Бросились врассыпную. Патрульные открыли огонь, разведчики начали палить из пистолетов. Не ожидая от гуцулов, сбившихся с дороги, такого ответа, жандармы побежали…
Седой от ярости поток шумно пробивался через каменные глыбы. А Колачук остановил друзей: сквозь потемневший лес заметили уже долгожданную ниточку автострады. Здесь решили разойтись. Микола перебрался на ту сторону шоссе, Иван пошёл вдоль этой, а Олекса позади подстраховывал его. Дорогу надо было взять под наблюдение с обоих крутых склонов. Шли, падали, ползли…
В назначенное время лейтенант Максимов бродил на полянке у тонкой берёзки. Ожидал. Волновался.

ЗАДАЧИ И ЗАДАНИЯ:
1. Ответьте на вопросы по отрывку о разведчиках.
(а) Из чего начали стрелять разведчики?
(б) Кто перебрался на ту сторону шоссе?
(в) Где лейтенант Максимов бродил в назначенное время?
2. Перескажите короче абзац отрывка о разведчиках, который начинается словами «Седой от ярости поток». Сохраните его главные факты.
3. Продолжите отрывок о разведчиках и лейтенанте Максимове после его последнего предложения.

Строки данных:
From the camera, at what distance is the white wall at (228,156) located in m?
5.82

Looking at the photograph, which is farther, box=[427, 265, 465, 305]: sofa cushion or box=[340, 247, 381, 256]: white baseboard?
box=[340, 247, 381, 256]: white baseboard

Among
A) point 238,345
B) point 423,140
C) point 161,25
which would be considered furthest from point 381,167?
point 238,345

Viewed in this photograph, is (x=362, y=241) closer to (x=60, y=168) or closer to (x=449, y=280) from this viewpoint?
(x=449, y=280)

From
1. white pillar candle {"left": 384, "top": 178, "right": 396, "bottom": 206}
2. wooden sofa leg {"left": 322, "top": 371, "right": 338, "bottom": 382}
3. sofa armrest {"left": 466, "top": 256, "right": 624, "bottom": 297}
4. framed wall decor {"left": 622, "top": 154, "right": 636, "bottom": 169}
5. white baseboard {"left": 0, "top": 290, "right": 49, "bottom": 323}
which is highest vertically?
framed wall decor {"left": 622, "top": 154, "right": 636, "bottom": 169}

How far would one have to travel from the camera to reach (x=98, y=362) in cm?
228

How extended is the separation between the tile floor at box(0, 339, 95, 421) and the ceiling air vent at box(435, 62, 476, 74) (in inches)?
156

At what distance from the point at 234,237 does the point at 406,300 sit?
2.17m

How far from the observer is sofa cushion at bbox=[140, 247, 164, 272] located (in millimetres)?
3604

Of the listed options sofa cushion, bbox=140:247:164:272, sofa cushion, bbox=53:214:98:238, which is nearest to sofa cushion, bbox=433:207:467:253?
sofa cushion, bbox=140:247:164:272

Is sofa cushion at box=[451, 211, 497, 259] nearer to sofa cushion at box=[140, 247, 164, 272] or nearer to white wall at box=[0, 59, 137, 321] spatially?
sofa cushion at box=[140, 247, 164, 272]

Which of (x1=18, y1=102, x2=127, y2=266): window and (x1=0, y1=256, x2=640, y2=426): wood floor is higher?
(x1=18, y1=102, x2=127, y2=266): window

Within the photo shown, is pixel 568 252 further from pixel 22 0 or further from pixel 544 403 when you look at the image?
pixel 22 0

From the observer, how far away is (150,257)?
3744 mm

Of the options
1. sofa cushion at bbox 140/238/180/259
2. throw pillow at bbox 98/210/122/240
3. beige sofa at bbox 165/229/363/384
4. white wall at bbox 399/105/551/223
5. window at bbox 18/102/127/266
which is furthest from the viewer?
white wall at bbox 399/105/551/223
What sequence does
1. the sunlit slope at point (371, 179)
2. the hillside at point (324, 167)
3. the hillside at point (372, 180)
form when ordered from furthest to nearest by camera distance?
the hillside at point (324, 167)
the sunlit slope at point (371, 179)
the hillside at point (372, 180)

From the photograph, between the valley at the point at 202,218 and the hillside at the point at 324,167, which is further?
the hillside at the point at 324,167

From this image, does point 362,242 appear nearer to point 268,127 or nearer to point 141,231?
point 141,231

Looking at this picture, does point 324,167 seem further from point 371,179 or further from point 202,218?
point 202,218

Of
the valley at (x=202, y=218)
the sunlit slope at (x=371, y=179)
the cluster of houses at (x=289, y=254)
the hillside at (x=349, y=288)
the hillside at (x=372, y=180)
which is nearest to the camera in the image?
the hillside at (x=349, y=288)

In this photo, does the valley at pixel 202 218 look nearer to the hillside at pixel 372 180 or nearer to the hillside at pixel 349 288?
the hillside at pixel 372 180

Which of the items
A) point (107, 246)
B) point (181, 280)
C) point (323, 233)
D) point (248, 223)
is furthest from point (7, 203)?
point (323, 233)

ОТВЕТЫ ПО ЗАДАНИЯМ:
1.
(а) Разведчики стреляли из пистолетов.
(б) На ту сторону шоссе перебрался Микола.
(в) Лейтенант Максимов бродил на полянке у тонкой берёзки.

2. Колачук остановил друзей, когда сквозь потемневший лес они увидели автостраду. Они решили разойтись. Микола перебрался на другую сторону шоссе, Иван пошёл вдоль этой стороны, а Олекса подстраховывал его сзади. Так дорогу можно было наблюдать с обоих крутых склонов.

3.
Колачук пришёл первым. Он явился как-то незаметно, точно из-под земли, и лейтенант даже удивился его мастерству. Микола был доволен и, принявшись докладывать, не мог сдержать улыбки. Офицер взмахнул рукой и крепко обнял разведчика:
— Спасибо, дорогой товарищ Богданов!
— За что, товарищ лейтенант — я же ещё вам не доложил.
— Спасибо, что вернулся, что живой…
В начале сорок первого тройка уже фактически взяла под свой контроль весь район Белой и Чёрной Тис. Советская военная разведка получала надёжные данные о передвижении гонведов у границы, их боевой технике, строительстве объектов фортификации.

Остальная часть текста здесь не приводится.